The National Union of Students (NUS) has moved to punish student officers for demanding it oppose Israel’s genocide in Gaza. Over 180 elected sabbatical officers from 52 campuses delivered the NUS an ultimatum: condemn Israel’s genocide of the Palestinians, or face mass disaffiliation.

An open letter to the NUS Board of Directors on July 11, protested: “For over 20 months, Gaza has been subjected to the apartheid state of Israel’s relentless and indiscriminate military violence.

“Homes, hospitals, schools and entire communities have been reduced to rubble, with no universities left standing. The true scale of death and devastation remains unquantified, with the Lancet scholars, over one year ago, estimating the actual death toll could be over 186,000.

“NUS, this is not a conflict, or a ‘crisis’. This is the systematic destruction of a people. This is genocide.”

Buildings that were destroyed during the Israeli genocide in the northern Gaza Strip as seen from southern Israel, Friday, August 8, 2025. [AP Photo/Leo Correa]

The NUS claims to represent over 4.5 million students across the UK. But a resolution adopted at last year’s NUS National Conference in Blackpool, refused to define Israel’s military onslaught in Gaza as a genocide.

The open letter from sabbatical officers protested:

The NUS routinely invokes its anti-racist legacy, priding itself on its historic opposition to South African apartheid and its leadership in campaigns such as “Boycott Barclays”. Indeed, within its own values, NUS professes—as indeed it should—to uphold the principles of anti-racism, solidarity, collectivism. However, over the last 20 months, in the face of an ongoing system of racialized violence, apartheid, settler-colonial domination, and “genocidal acts”, the NUS has demonstrably failed to act in accordance with these commitments, instead adopting a posture of “neutrality”— a strategy that obfuscates state violence, sanitises atrocity, and shields the oppressor.
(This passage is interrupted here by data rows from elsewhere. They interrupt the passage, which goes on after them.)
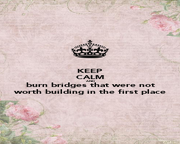 KEEP CALM AND burn bridges that were not worth building in the first place - Personalised Poster A4 size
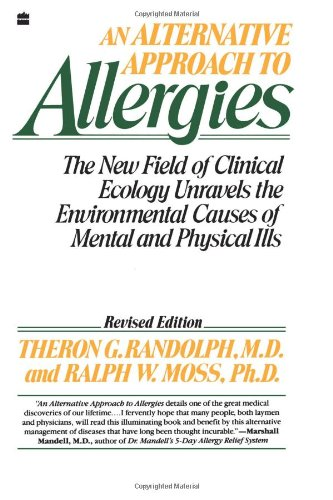 Alternative Approach To Allergies, An: The New Field Of Clinical Ecology Unravels The Environmental Causes Of front-437510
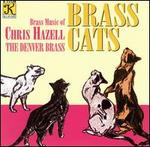 Brass Cats: Brass Music of Chris Hazell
NUS’s shameful refusal to denounce the Gaza genocide stands in defiance of the sentiments of millions of students and young people. More than 74 percent of 18–24-year-olds support Palestine against the Israeli state in “the current conflict” according to polling published by YouGov in July.

The July 11 letter placed eight demands on the NUS leadership:

  • Recognise the assault on Gaza as a “plausible genocide”

  • Call for an immediate and permanent ceasefire

  • Condemn Israeli apartheid and occupation in line with international law

  • Rescind the IHRA definition of antisemitism

  • Lead a national ethical divestment campaign

  • Defend students’ right to protest, including against Zionism

  • Investigate Islamophobia and anti-Black racism within NUS structures

  • Disclose any institutional ties to regimes complicit in apartheid and genocide

The open letter affirmed: “An organisation that refuses to stand with students in the struggle for justice cannot claim to represent us”.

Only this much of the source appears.